Task statement:
Output only the lines from the one holding "How far does" to the end of the data below, please, copied exactly.

Entries:
^^^^^^^^^^^^^^^^

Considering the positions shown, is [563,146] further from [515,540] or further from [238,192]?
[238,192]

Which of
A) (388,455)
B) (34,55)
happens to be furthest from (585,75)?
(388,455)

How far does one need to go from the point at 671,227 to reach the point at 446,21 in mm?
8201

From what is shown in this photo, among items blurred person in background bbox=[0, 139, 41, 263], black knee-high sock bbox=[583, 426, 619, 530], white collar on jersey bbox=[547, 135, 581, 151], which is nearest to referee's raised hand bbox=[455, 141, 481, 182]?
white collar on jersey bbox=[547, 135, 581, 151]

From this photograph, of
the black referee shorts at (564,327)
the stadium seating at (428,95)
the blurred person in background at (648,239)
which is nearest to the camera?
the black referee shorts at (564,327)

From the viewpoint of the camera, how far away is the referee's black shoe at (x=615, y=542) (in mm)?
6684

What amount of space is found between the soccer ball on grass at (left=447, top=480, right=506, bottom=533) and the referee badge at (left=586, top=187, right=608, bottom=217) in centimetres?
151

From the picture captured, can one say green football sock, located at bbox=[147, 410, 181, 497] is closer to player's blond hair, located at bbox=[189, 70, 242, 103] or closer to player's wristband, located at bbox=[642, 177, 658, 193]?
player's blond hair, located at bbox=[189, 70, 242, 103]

^^^^^^^^^^^^^^^^

Answer to this task:
How far does one need to go from the point at 671,227 to reach the point at 446,21 in mm?
8201

From what is shown in this photo, among items blurred person in background bbox=[0, 139, 41, 263], black knee-high sock bbox=[583, 426, 619, 530], white collar on jersey bbox=[547, 135, 581, 151], which is nearest to referee's raised hand bbox=[455, 141, 481, 182]?
white collar on jersey bbox=[547, 135, 581, 151]

From this photograph, of
the black referee shorts at (564,327)
the stadium seating at (428,95)
the blurred person in background at (648,239)
which is nearest to the camera?
the black referee shorts at (564,327)

From the viewpoint of the camera, how far away is the referee's black shoe at (x=615, y=542) (in mm)?
6684

What amount of space is found between the soccer ball on grass at (left=447, top=480, right=506, bottom=533) and the referee badge at (left=586, top=187, right=608, bottom=217) in centimetres?
151

From the picture captured, can one say green football sock, located at bbox=[147, 410, 181, 497] is closer to player's blond hair, located at bbox=[189, 70, 242, 103] or closer to player's wristband, located at bbox=[642, 177, 658, 193]?
player's blond hair, located at bbox=[189, 70, 242, 103]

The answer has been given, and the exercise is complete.